In this study, a method of combining numerical modeling with water modeling was used to clarify the formation mechanism of the slag droplet behavior. Then the industrial test successfully verified that strong desulfurization capacity was realized in SSRF owing to the circulating flow of slag droplets. Based on results and discussion, the following conclusions can be drawn.

  1. 1.

    The reliability of the current mathematical model has been validated using cold experiments.
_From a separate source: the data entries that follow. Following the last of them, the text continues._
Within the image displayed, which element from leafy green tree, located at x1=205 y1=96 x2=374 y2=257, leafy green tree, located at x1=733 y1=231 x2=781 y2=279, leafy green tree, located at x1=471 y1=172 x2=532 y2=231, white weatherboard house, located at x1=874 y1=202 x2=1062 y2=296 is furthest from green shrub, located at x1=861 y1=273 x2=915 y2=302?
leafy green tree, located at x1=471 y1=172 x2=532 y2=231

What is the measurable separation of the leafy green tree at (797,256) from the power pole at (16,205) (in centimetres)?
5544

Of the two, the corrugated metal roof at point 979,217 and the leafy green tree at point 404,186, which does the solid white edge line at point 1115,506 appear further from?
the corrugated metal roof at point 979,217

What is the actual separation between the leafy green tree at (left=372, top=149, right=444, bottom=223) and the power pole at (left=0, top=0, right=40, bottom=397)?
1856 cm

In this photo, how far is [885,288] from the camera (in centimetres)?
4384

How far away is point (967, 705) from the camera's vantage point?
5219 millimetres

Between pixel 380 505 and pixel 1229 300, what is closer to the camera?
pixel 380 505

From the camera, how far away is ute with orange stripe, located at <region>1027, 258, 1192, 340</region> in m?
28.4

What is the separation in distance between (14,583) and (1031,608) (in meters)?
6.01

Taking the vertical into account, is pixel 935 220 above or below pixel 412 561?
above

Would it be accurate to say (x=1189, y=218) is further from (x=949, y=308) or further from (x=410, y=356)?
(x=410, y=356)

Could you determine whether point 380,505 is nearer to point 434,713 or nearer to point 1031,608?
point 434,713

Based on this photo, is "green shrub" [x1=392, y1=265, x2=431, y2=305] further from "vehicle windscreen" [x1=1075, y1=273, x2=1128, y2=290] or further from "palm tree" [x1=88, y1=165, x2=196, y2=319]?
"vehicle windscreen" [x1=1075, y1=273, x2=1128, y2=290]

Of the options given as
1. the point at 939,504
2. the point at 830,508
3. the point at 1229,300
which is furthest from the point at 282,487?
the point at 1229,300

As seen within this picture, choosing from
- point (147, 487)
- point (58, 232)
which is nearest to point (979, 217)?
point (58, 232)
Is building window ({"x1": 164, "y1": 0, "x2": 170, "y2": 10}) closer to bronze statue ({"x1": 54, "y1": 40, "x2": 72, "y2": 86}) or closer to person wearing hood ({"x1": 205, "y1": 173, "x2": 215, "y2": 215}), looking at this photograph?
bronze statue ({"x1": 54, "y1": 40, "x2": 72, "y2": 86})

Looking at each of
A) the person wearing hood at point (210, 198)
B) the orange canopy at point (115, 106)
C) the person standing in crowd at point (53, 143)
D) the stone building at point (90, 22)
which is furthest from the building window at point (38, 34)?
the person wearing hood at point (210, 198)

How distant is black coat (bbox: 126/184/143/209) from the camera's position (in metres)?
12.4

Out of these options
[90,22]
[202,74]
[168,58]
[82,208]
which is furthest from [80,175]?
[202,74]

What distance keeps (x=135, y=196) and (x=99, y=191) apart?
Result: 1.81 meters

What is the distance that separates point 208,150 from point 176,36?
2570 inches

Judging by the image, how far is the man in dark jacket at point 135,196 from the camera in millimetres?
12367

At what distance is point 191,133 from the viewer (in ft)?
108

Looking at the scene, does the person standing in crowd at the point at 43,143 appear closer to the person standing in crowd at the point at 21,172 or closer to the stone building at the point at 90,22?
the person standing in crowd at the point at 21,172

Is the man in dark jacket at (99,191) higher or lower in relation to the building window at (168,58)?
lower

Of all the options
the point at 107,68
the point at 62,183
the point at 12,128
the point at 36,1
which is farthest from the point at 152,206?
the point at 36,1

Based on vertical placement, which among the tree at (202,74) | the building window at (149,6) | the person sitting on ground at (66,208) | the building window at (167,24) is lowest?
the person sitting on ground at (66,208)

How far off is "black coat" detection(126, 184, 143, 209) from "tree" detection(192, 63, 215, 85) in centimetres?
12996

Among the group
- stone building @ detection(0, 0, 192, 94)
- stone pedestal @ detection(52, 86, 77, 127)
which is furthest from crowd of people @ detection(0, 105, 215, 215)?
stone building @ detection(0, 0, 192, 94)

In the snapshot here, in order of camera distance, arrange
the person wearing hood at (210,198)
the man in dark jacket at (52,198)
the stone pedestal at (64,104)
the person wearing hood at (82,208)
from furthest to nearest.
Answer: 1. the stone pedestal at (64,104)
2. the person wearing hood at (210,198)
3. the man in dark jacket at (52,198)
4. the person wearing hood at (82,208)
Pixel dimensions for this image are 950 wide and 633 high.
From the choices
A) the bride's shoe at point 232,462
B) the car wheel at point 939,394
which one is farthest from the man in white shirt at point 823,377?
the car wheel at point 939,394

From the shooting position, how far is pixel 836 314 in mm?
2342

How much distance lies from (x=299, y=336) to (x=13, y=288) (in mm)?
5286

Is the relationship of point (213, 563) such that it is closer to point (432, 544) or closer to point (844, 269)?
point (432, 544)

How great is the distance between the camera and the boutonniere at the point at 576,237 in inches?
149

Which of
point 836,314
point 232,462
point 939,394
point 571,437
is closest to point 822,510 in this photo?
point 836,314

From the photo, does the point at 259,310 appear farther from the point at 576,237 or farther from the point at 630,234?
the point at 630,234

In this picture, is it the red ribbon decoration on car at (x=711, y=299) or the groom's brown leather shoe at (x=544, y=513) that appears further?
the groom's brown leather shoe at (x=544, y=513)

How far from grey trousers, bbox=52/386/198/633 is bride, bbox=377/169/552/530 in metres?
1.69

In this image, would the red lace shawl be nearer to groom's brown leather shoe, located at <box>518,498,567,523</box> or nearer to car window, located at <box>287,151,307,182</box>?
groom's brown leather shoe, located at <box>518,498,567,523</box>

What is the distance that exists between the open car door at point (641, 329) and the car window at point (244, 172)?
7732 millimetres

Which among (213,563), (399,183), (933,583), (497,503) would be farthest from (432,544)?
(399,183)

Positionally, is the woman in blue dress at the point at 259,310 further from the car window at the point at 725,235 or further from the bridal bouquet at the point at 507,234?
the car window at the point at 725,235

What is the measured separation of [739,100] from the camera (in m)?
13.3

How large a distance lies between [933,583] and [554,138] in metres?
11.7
The predicted results of the mixing time and circulation rate agreed well with the measured results, indicating that the multiphase flow of the argon-steel system can be described reasonably using the current model.

  2. 2.

    Depending on the analysis of the flow field, it was found that the circulation mechanism of molten steel in SSRF is different from RH. For each circulation cycle, the treated molten steel in RH is exchanged fully between the vacuum chamber and ladle, while the halfway exchange was presented in SSRF due to the interaction between the reverse streams.

  3. 3.

    Compared with the RH, the less lifting gas is needed in SSRF to achieve an equivalent level of circulation rate owing to its tremendous injection depth.

  4. 4.

    The flow behaviors of top slag were compared between SSRF and RH, and the main difference is that the dispersed slag droplets can be circulated repeatedly in SSRF accompanying with the circulation of molten steel. In terms of contact reaction, the circulating flow of slag droplets will be more helpful in the full reaction of slag-steel.

  5. 5.

    The results of industrial tests show that compared with traditional RH, the higher desulphurization degree could be achieved by the use of SSRF with less consumption of lifting gas and desulfurizer.